The Southern Highlands, of course, has competition when it comes to pie heartland. Victorians enjoy a special attachment to the pie through its association with Australian Rules football. And while no-one would accuse Four'n'Twenty of making the country's best pie, Victorian bakeries scoop the prizes at the Australian Baking Association's annual awards.
The 2022 competition has been on this week, with early results showing Victorian bakeries again leading the medals.
Consider the names of the top scorers: Lemongrass chicken, curry scallop, satay chicken, curry cauliflower, Tom Yum, pulled beef and japaleno, chicken biryani. There are plain mince and chunky steak categories, but they're not the main game.
This is how the pie has kept up with the times, Samuelsson said.
"We've still got that plain pie, but we have also started to see pies which break the rules a bit, which is something Australian food in general does - it takes things from everywhere and puts them together into something new.
"It's like the old Australia being incorporated into something that's fresh ... and probably a bit more representative of what Australia's like now."
One of those who's been willing to make his own rules is Hayden Bridger, whose Ulladulla pie shop on NSW's south coast has assumed near legendary status among surfers, fishers and locals. Hayden's Pies draws long queues with a changing menu of multiple curry pies, brisket and pulled pork, several vegetarian options, a world-beating salmon and prawn number, middle eastern and African influences, and daily specials that have included wild boar, camel and chickpea, goat curry, alpaca ragu, and wallaby stew, to catch the eye of the adventurous.
Bridger, who claimed to have not made a pie before he set up the shop in 2003, hasn't just evolved his flavours to keep up with trends - old photos show he has been innovating since the beginning.
"It's like when you used to walk into a pub and say 'give me a beer' - you didn't have a choice," Bridger told Weekender.
"Pies are similar - you don't just walk into a pie shops and say 'I'll grab a pie'. There's vegan, there's gluten free, there's chicken, there's game - to stay relevant it had to move, instead of staying standard mince.
"People's tastes have changed - as the country's got more multicultural, more diverse, we've always moved forward ... 70 years ago you wouldn't have been able to get a bowl of pasta in Australia. Fresh parmesan, people wouldn't have known what it was."
Bridger puts his success down to specialisation - not trying to do sourdough and sweets, just pies - as well as making all the elements from scratch, and butter.

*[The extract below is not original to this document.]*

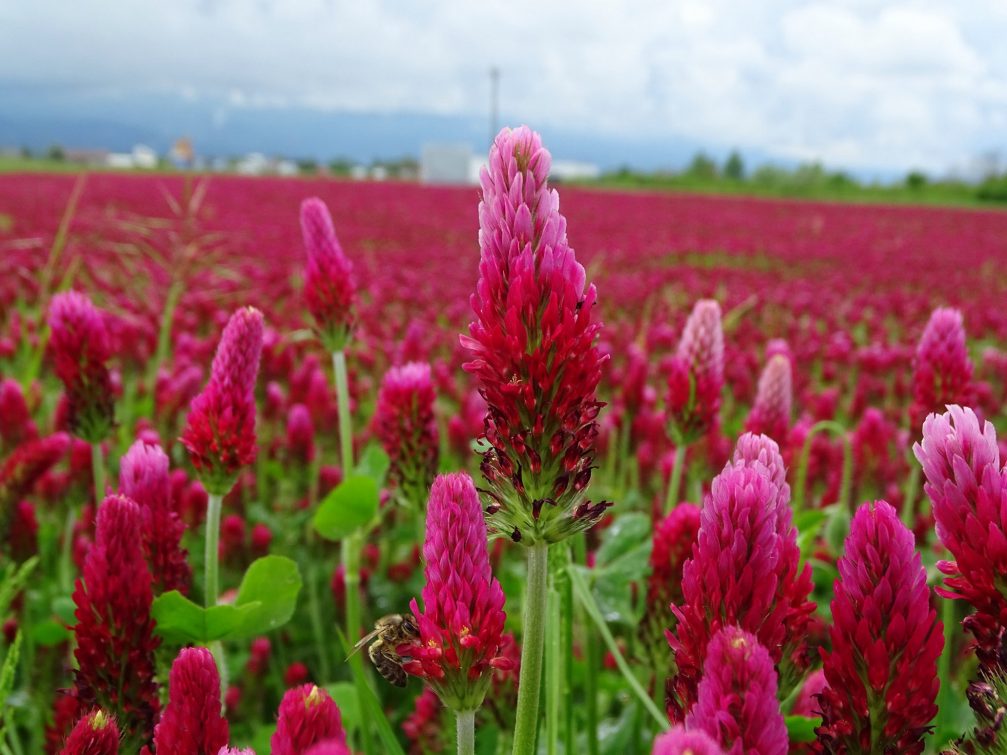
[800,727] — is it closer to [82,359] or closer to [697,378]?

"I've always experimented with flavours and dishes, it's just a matter of how to translate it into pastry. The 'dude food' thing at the moment, your briskets and your pulled porks, macs and cheeses, we get massive responses whenever we do something like that. We move with the times."
But his operation has more than survived: it's grown more popular each year.
"We've got better - we wanted to be self-taught and every pie we served, you never, ever rest, we just want to get better. As Ulladulla's got more known, we've got more known. And social media has been huge for us - if people go out of their way to show that they've been to your shop, instead of us trying to ram that down people's mouths, it's like the modern-day word of mouth."
He said there's no secret to a great pie - except for maybe a few main principles.
"Butter. Butter is big for us - I do enjoy making the puff in a traditional style. Then after that it's a long process - it's bloody hard work. I think we have 33 people working with us now, and it's all hands-on.
"Everything is from scratch: we make all our own harissa, our own curry paste, we smoke our own chillis. There's nothing we don't do from scratch. I think people notice the love we put into it."